In 1996 Leahy and Durbin both voted for the Defense of Marriage Act, which protects states from being forced to recognize another state’s same-sex “marriage.” At the time Durbin was serving in the House. Kennedy and Feingold were two of the 14 Senators who voted against it.
Conservatives fear that DOMA will be struck down in federal court, thus giving states no protections if a state such as Massachusetts begins awarding marriage certificates to homosexual couples. An amendment that would ban same-sex “marriage” — dubbed the Federal Marriage Amendment — has been introduced in the House of Representatives and has some 75 cosponsors.
Polling shows that a majority of Americans favor a constitutional amendment. A FOX News poll this summer had support at 58 percent, an Associated Press poll had support at 54 percent.
Feingold said Congress should not be focused on “a divisive issue that is best left to the states and the courts.”
States should be free to grant homosexuals rights if they so choose, Feingold said.
“The Constitution has never been amended to limit basic rights,” she said. “If the Federal Marriage Amendment is ratified, it would do just that.”
A constitutional amendment, Kennedy said, would infringe on religious freedoms.
“[F]ar from upholding religious freedom, the proposed amendment … would actually undermine these protections by telling churches that they can’t consecrate same-sex marriages, even though some churches are now doing so,” he said.
Kennedy asked, “What in the world are we doing over here to consider a constitutional amendment on this issue?”
Schumer said a constitutional amendment would limit states’ rights.
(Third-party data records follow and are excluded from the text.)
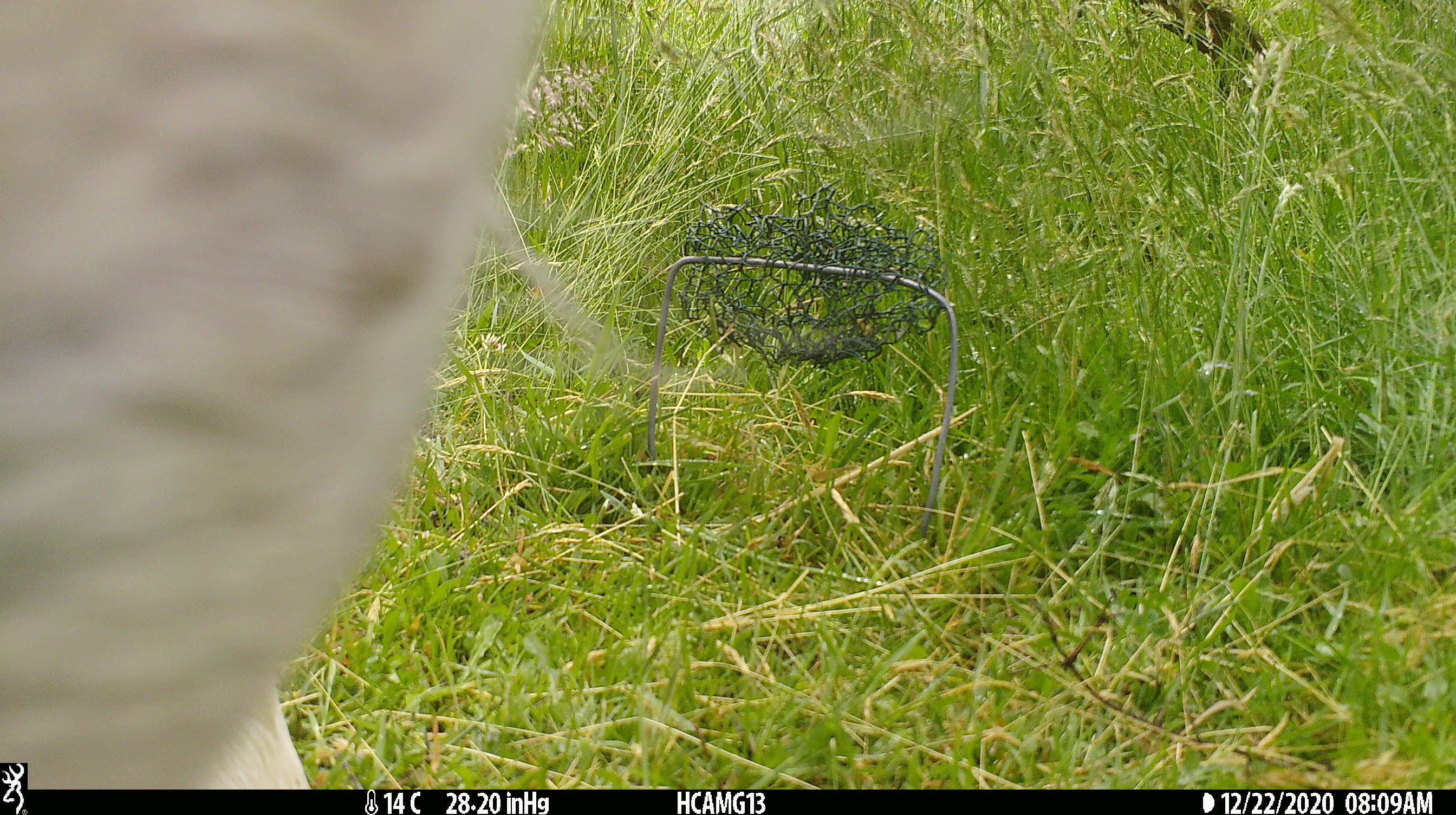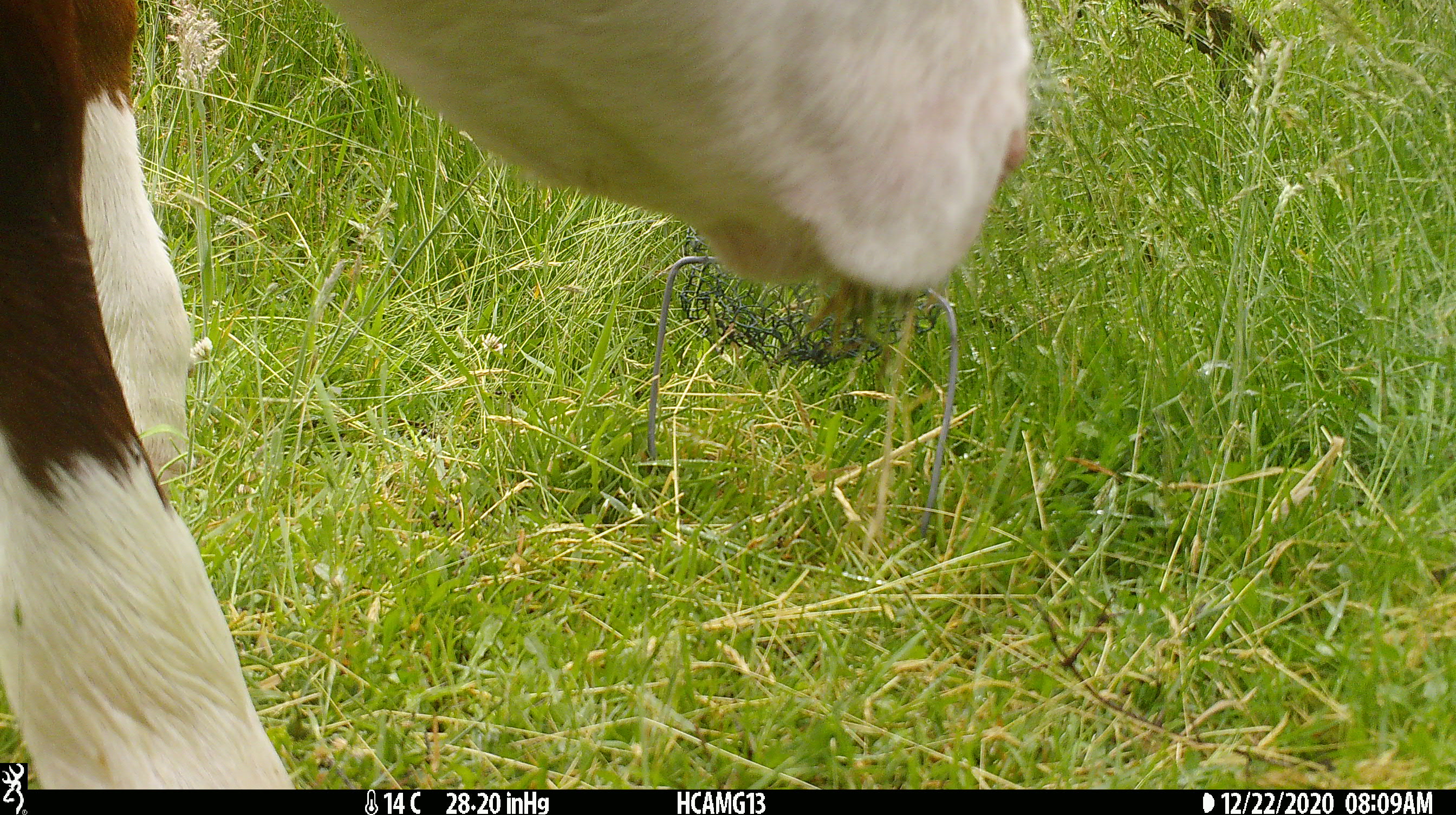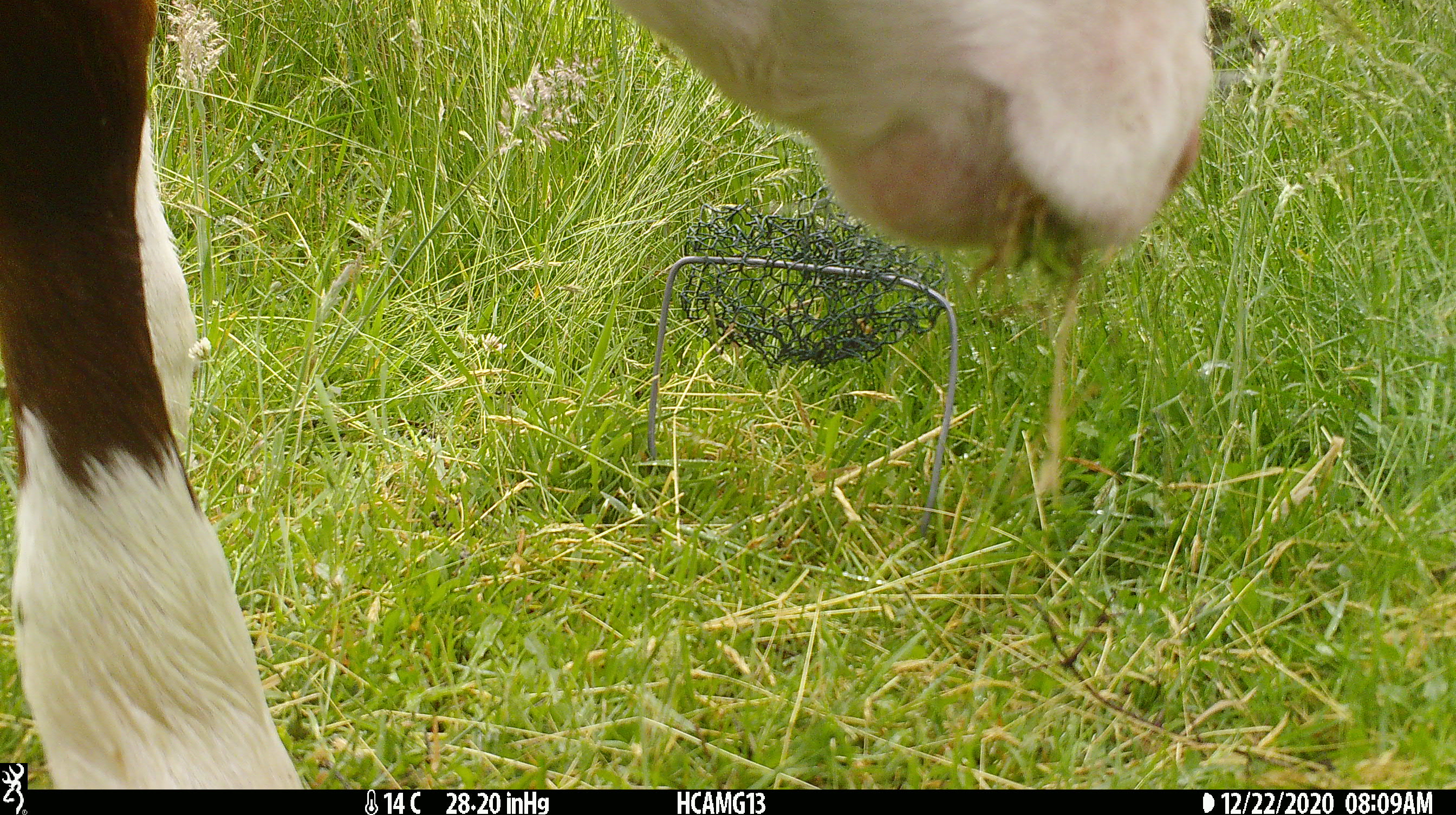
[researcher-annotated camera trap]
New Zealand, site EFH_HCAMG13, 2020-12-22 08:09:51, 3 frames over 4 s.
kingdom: Animalia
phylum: Chordata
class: Mammalia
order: Artiodactyla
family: Bovidae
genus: Bos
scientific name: Bos taurus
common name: domestic cow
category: cow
Cow (domestic cow) (Bos taurus).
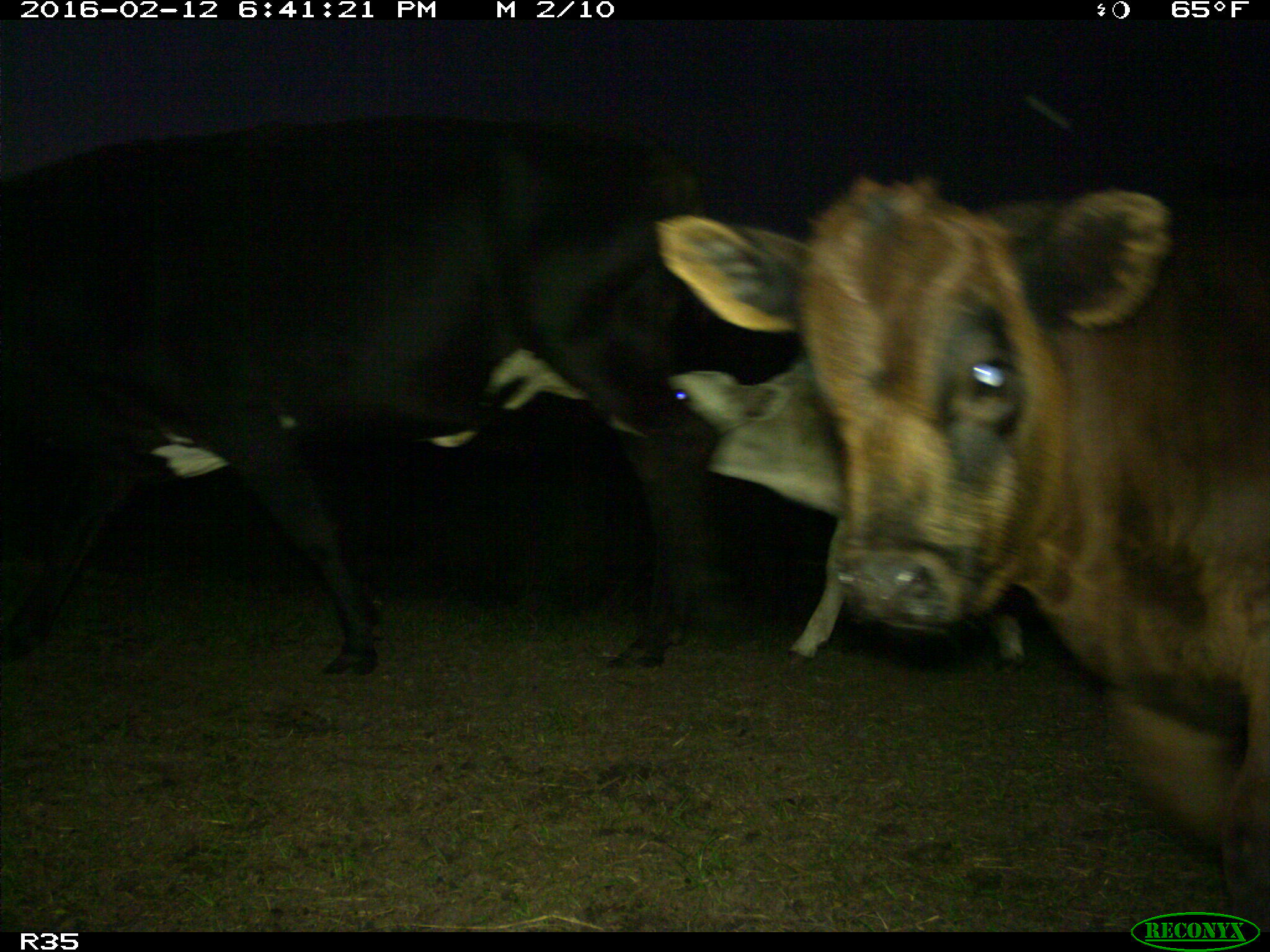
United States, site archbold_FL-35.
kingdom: Animalia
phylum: Chordata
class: Mammalia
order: Artiodactyla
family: Bovidae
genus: Bos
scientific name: Bos taurus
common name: domestic cow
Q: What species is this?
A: Bos taurus (domestic cow).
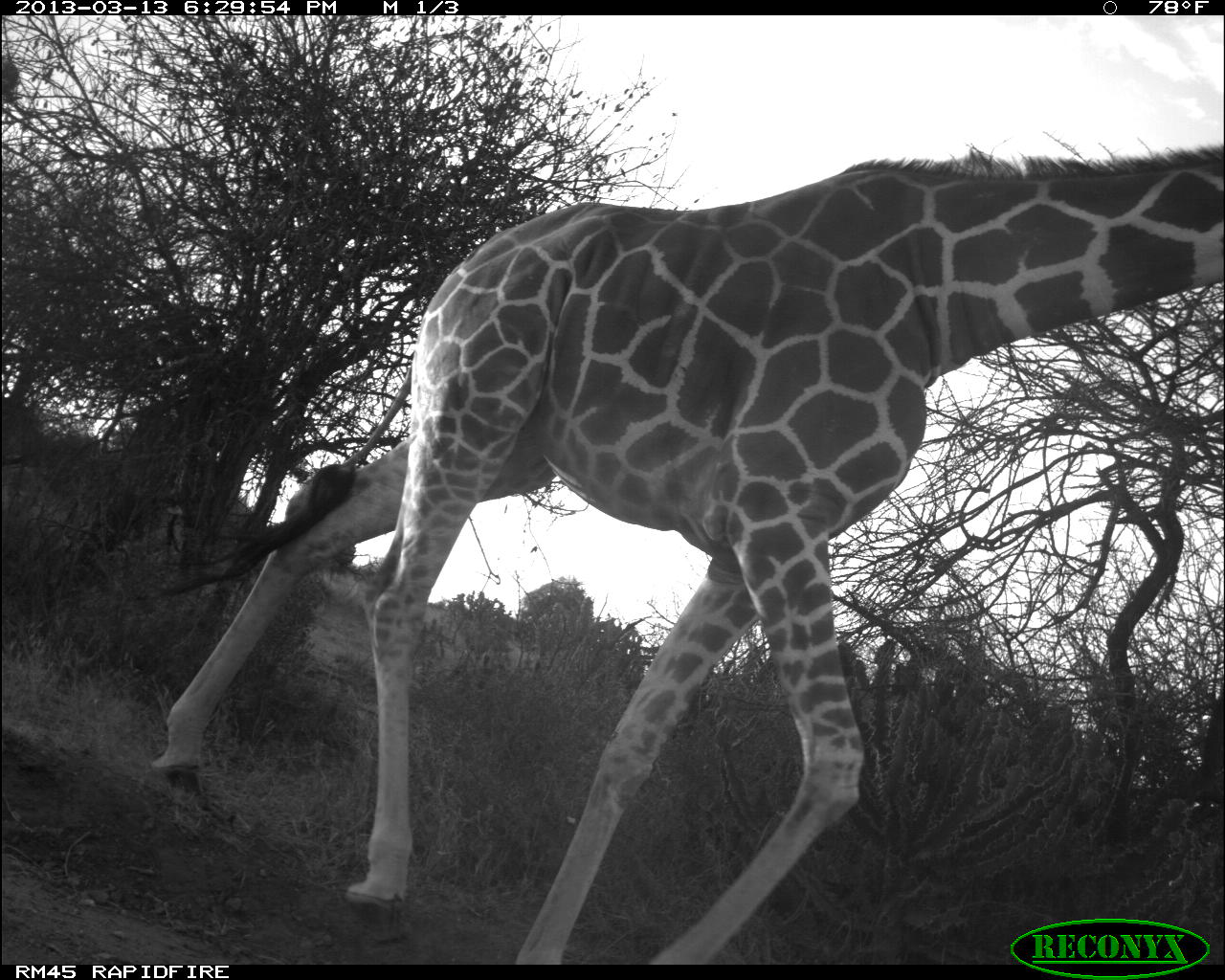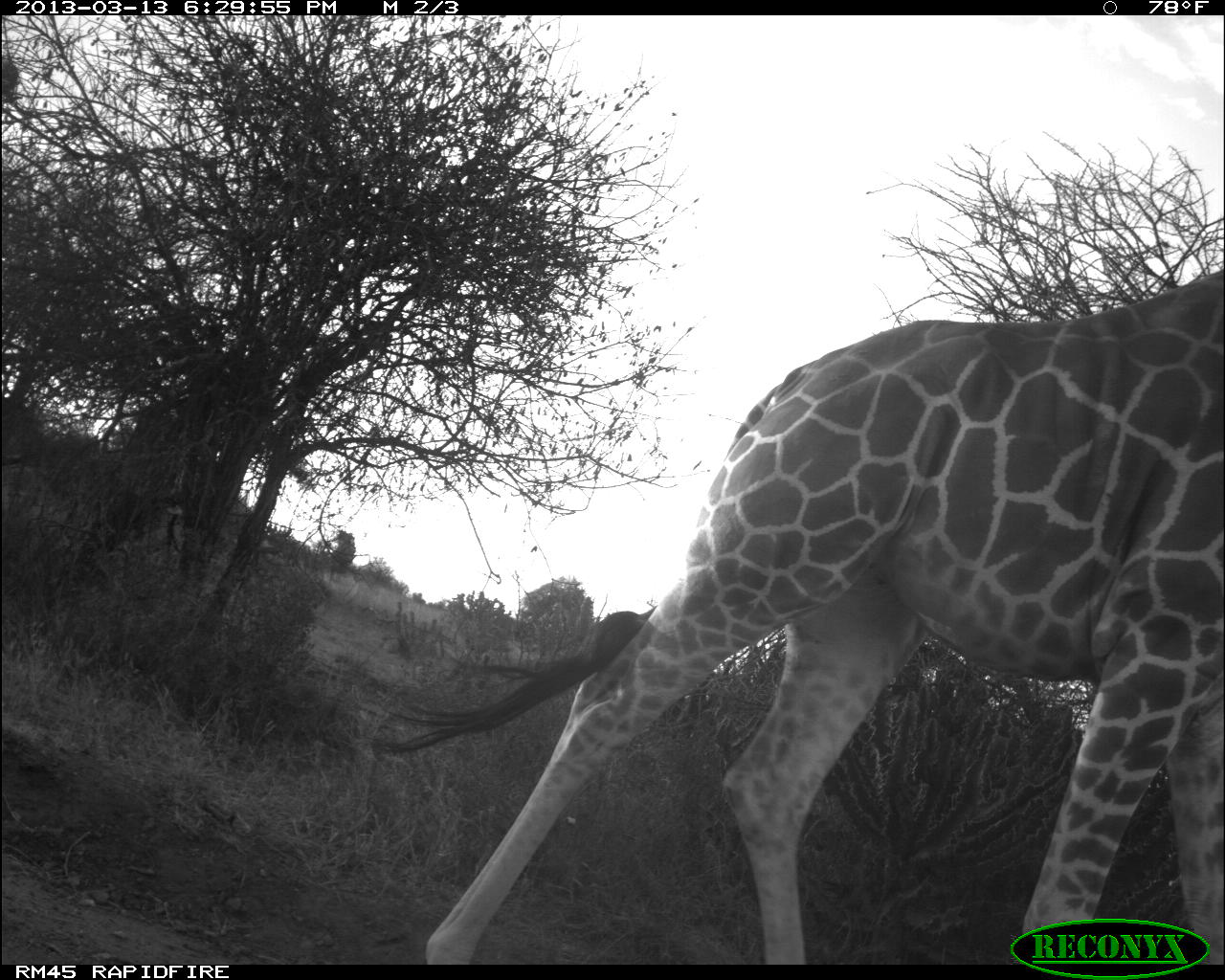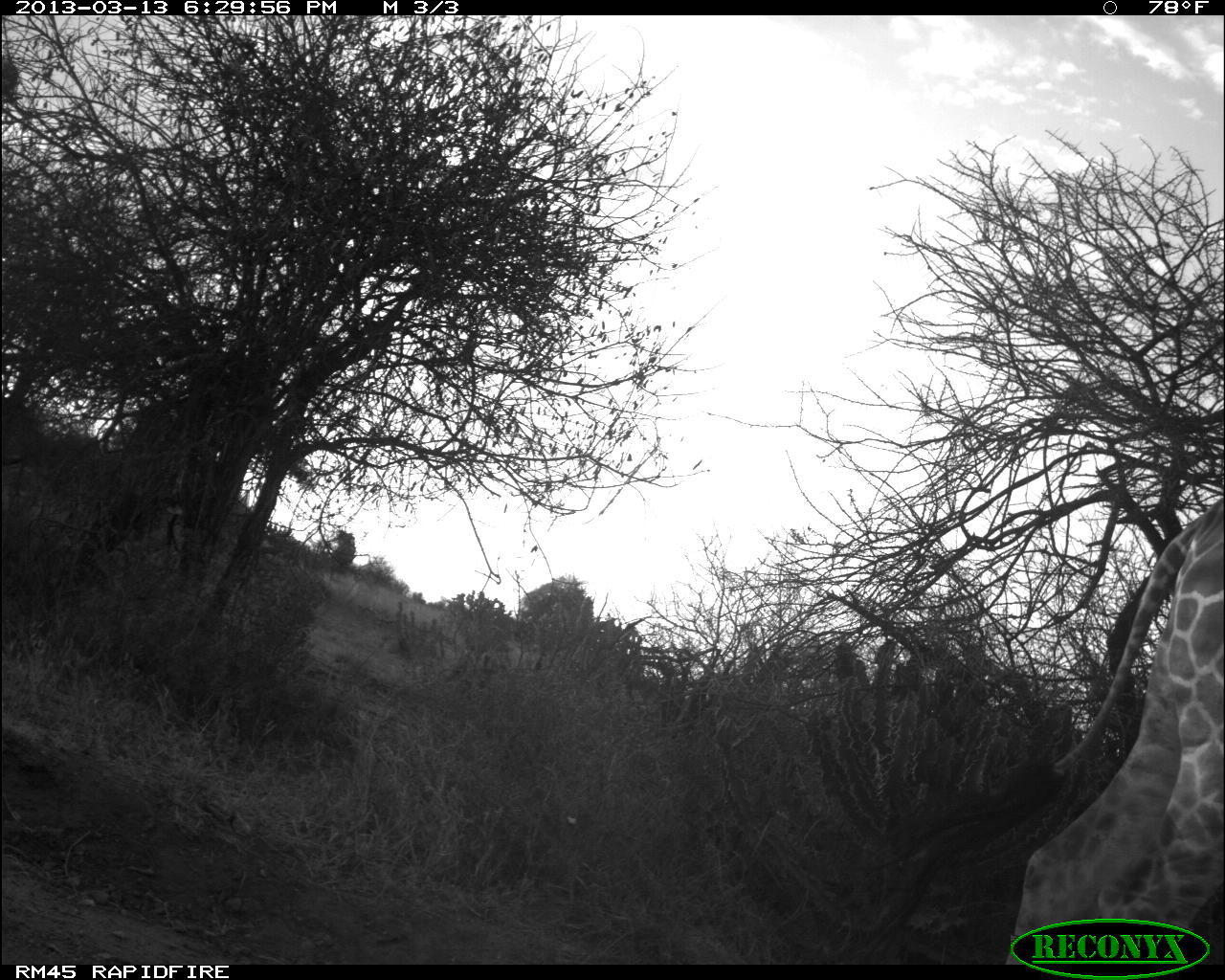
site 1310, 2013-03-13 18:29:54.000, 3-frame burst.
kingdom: Animalia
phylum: Chordata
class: Mammalia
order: Artiodactyla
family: Giraffidae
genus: Giraffa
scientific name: Giraffa camelopardalis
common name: giraffe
Giraffa camelopardalis (giraffe), count 1.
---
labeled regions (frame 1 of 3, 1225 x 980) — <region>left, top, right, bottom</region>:
giraffa camelopardalis: <region>149, 141, 1225, 964</region>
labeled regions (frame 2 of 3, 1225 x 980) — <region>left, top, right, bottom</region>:
giraffa camelopardalis: <region>370, 268, 1225, 965</region>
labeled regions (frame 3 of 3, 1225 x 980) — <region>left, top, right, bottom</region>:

He called the Constitution a “sacred document” and said he is reluctant to back an amendment on any issue.
Durbin did not say how he would vote on such an amendment but did say that the subcommittee’s conversation was “premature to the extreme.” Noting that DOMA is still law, he said the hearing was a “solution in search of a problem.”
Durbin expressed sentiment for the testimony of Keith Bradkowski, a homosexual man who testified about the grief he suffered after his partner, Jeffrey Collman, died in the terrorist attacks of Sept. 11, 2001. Legally, Collman’s next-of-kin were his parents and not Bradkowski. Bradkowski argued that he should have been protected legally.
Durbin said that while he has “misgivings and reservations about gay marriage, when I hear Mr. Bradkowski’s story, it’s one that I’ve heard over and over again.”
Speaking to Bradkowski, Durbin said, “There are certain things that we should have done to make your grief and sorrow a little less, and we didn’t. And I think we can, without assaulting the institution of marriage.”
Republican Senator John Cornyn of Texas, who as chairman called the meeting, defended the discussion.
“Certainly, I don’t think marriage is any less deserving of our attention than any of the important issues that the Congress has to deal with,” he said.
Senators would have had to have been “blind” to not realize that the issue of same-sex “marriage” is being discussed in America, Cornyn added.